Doesn't get the same error if the service is already known or previously worked
- it correctly enters the stopped state after failing to start on both nodes.
Steps to Reproduce:
1. Setup a new service so it will return 1 (error) on start
2. Configure it the same on all nodes, ie will exit with 1 on start
3. Configure the service in system-config-cluster / cluster.conf and propagate
to all nodes
4. Try to start the service
5. It will try to start on the first node, failover to the second node, failback
to the first node and then get stuck in 'recovering' state.
Actual results (from clustat):
Service Name Owner (Last) State
------- ---- ----- ------ -----
transport1-gw none recovering
Service should fail to start on both nodes and then enter the 'stopped' state.
When it is in the 'stopped' state then clusvcadm can try to start the service
again after you have fixed incorrect configuration.
Sent an email to firstname.lastname@example.org entitled 'service stuck in 'recovering'
state on both nodes' on Aug 28. Attached the output of:
gdb /usr/sbin/clurgmgrd `pidof clurgmgrd`
thr a a bt
... and /proc/cluster/dlm_debug as requested in cluster-list email response.

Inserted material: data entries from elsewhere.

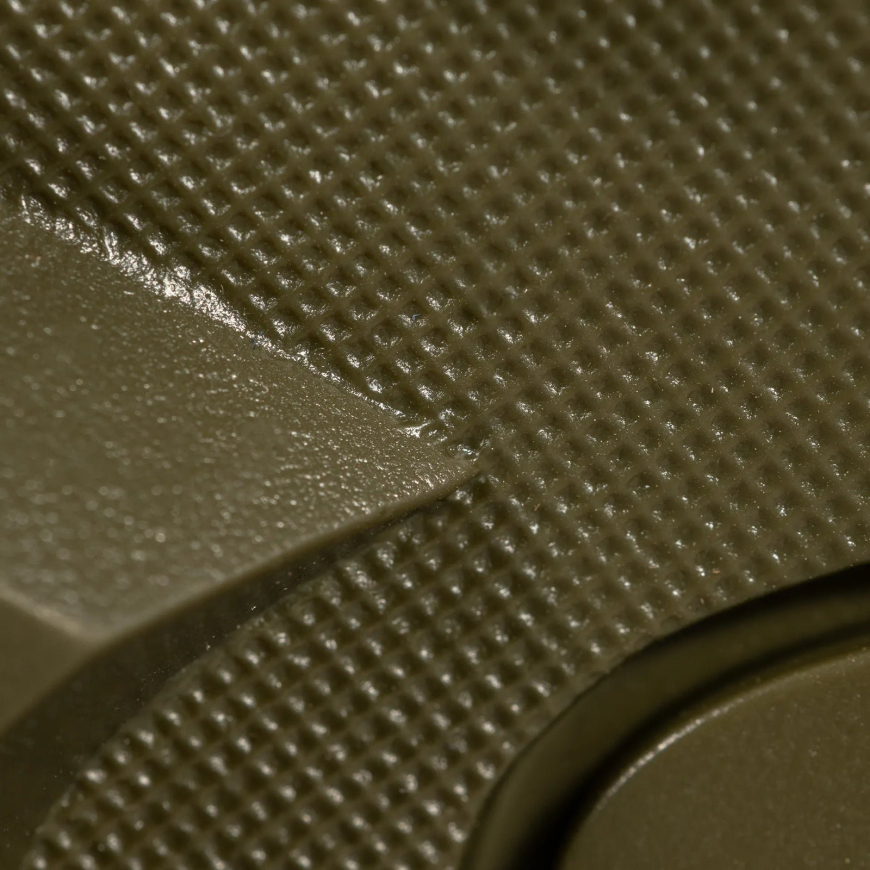 Черевики Camotec Scout MID 2.0 10132 - Зображення №5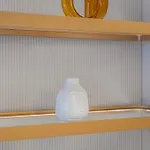 Lägenhet Seashell Crown Luxury *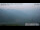 Webcam in Mals, 11.3 km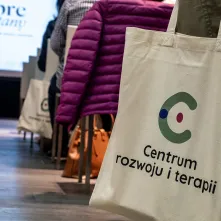 Dobre stany. O zdrowiu psychicznym w szkole i rodzinie - konferencja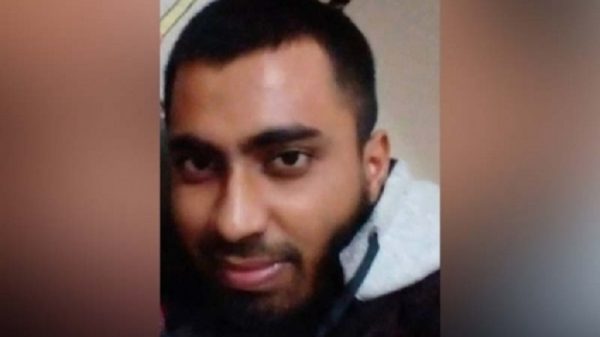 প্রধানমন্ত্রীকে হত্যার হুমকি, যুবক গ্রেপ্তার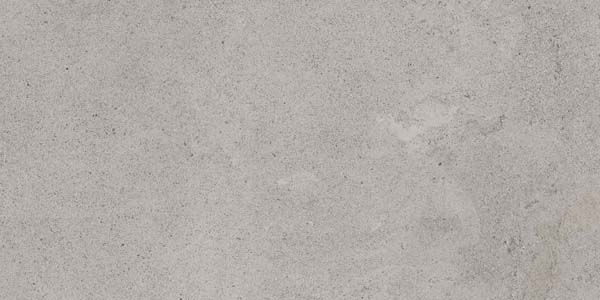 Керамогранит ALPES RAW GREY LAPP. RETT 30 30x60 от ABK Ceramiche (Италия)
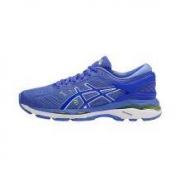 ASICS 亚瑟士 GEL-KAYANO 24 女款跑鞋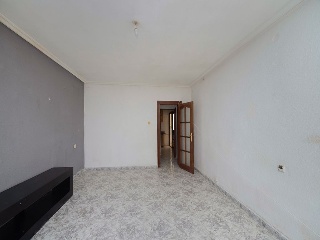 Piso en Pz/ de La Cruz, Alicante  3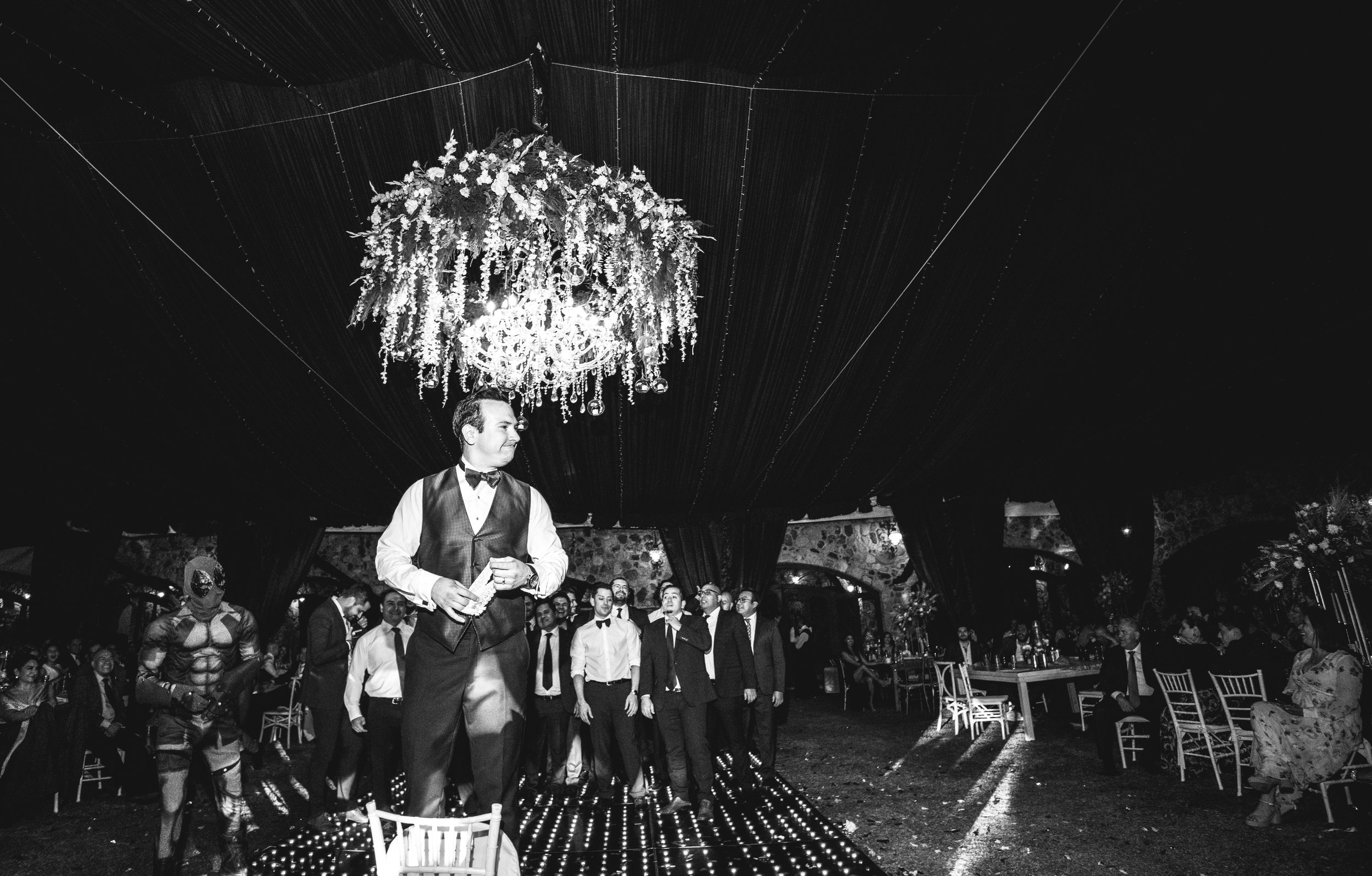 Boda-Leon-Guanajuato-1-55.jpg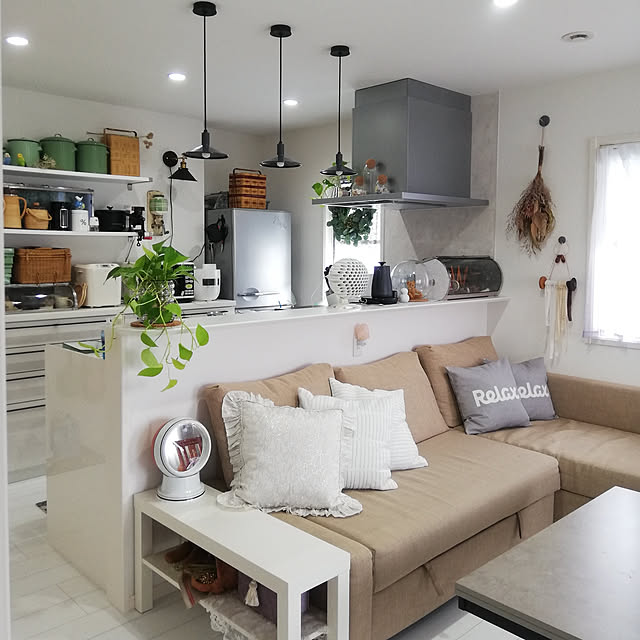 IKEA/イケア/通販】FRIHETEN フリーヘーテン コーナーソファ IKEA/イケア/通販】FRIHETEN フリーヘーテン コーナーソファ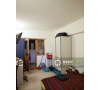 Apartament cu 3 Camere pentru Inchiriat in Pacurari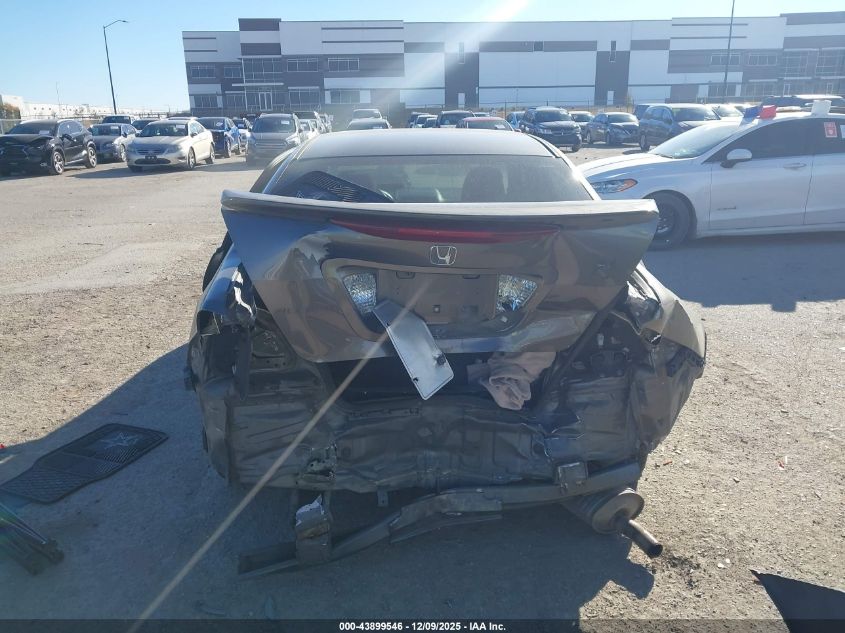 2007 Honda Accord 2.4 Ex VIN: 1HGCM567X7A118033 Lot: 43899546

Created attachment 185661 [details]
gdb backtrace on one node
Created attachment 185671 [details]
gdb backtrace on second node
Created attachment 185681 [details]
/proc/cluster/dlm_debug on one node
Created attachment 185691 [details]
/proc/cluster/dlm_debug on second node
This looks like a race between node 1 reconfiguring and node 2 reconfiguring.
The easiest thing to do here is synchronize reconfiguration.
Node 1 reconfigures, gets new resource(s)
Node 1 decides to start resources, but fails -
Node 1 stops resources
Node 1 tells node 2 to start resources
Node 2 says "Ehhhhh?"
Node 2 reconfigures, gets new resources.
Service gets stuck in recovering state.
This request was evaluated by Red Hat Product Management for inclusion in a Red
Hat Enterprise Linux maintenance release. Product Management has requested
further review of this request by Red Hat Engineering, for potential
inclusion in a Red Hat Enterprise Linux Update release for currently deployed
products. This request is not yet committed for inclusion in an Update
Fixing this would be too invasive and may require adding config versions to rgmanager messages (e.g. "try again if your config version is newer than mine").
You can disable and enable the service again after the transition is complete.